Am Mittwoch war ich nun das erste Mal in diesem Jahr im Biergarten und zwar in dem vielleicht auch über die Stadtgrenzen hinaus bekannten Nockherberg. Biergärten sind ja in Bayern eine Institution und weit mehr als nur der Außenbereich eines Restaurants. Das tradionelle Merkmal ist, dass man sich selbst etwas zum Essen mitbringen darf – auch wenn man sich natürlich auch vor Ort etwas kaufen kann. Aber so wird es bei größeren Gruppen schnell zu einem urbanen Picknick, ausgewiesene Biergarten-Profis bringen sich sogar ein blau-weiß karierte Tischdecke mit (und natürlich einen selbstgemachten Nudelsalat). Der Sinn dieser Regelung – Getränke kauft man vor Ort, Essen bringt man mit – ist, dass sich dadurch im Biergarten alle Gesellschaftsschichten treffen und es so ein Sammelplatz von jung und alt und von arm und reich wird. Und das am Besten noch an einem grünen Fleck abseits der Hektikt der Stadt, klassischerweise unter den schatten-spendenden Kastanienbäumen.

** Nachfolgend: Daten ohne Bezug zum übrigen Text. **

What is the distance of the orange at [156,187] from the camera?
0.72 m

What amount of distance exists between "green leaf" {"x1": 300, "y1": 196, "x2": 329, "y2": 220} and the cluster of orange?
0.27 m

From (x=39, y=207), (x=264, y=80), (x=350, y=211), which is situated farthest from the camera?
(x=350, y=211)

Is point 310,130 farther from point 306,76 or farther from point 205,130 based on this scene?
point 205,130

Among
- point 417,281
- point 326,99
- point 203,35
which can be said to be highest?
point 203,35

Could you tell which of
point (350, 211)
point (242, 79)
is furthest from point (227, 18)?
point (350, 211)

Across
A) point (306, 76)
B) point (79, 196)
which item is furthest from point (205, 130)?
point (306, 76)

Die Biergärten durften nun in Bayern am vergangenen Montag wieder aufmachen, natürlich nur mit gewissen Einschränkungen. Und es war am Ende gar nicht mal so seltsam, wie man vorher befürchten konnte. Wir mussten uns am Eingang (mit Maske) anmelden und unsere Kontaktdaten wurden aufgenommen. Dann bekamen wir einen eigenen Tisch zugewiesen – was total unüblich ist für einen Biergarten. Jedenfalls hatten wir dadurch aber genug Platz und saßen zu zweit an einer ganzen Biergarten-Garnitur. Essen und Getränke konnte man wiederum nur mit Mund- und Nasenschutz holen, am Platz selbst brauchte man diesen natürlich nicht. Insgesamt ging das ganz gut und es gab einem ein gewisses Gefühl von Normalität zurück.

Am Montag folgen in Bayern die nächste Schritt der Lockerungen: Restaurants dürfen ab dann auch wieder innen bewirten. Ein paar Tage später werden die Hotels für touristische Zwecke frei gegeben. Und ich werde in den nächsten Tagen mal wieder in die Heimat fahren, nach dem ich dort seit Ende Februar nicht mehr hin konnte. Es geht also vorwärts, zurück in eine neue Normalität, an die wir uns alle aber erst einmal gewöhnen müssen.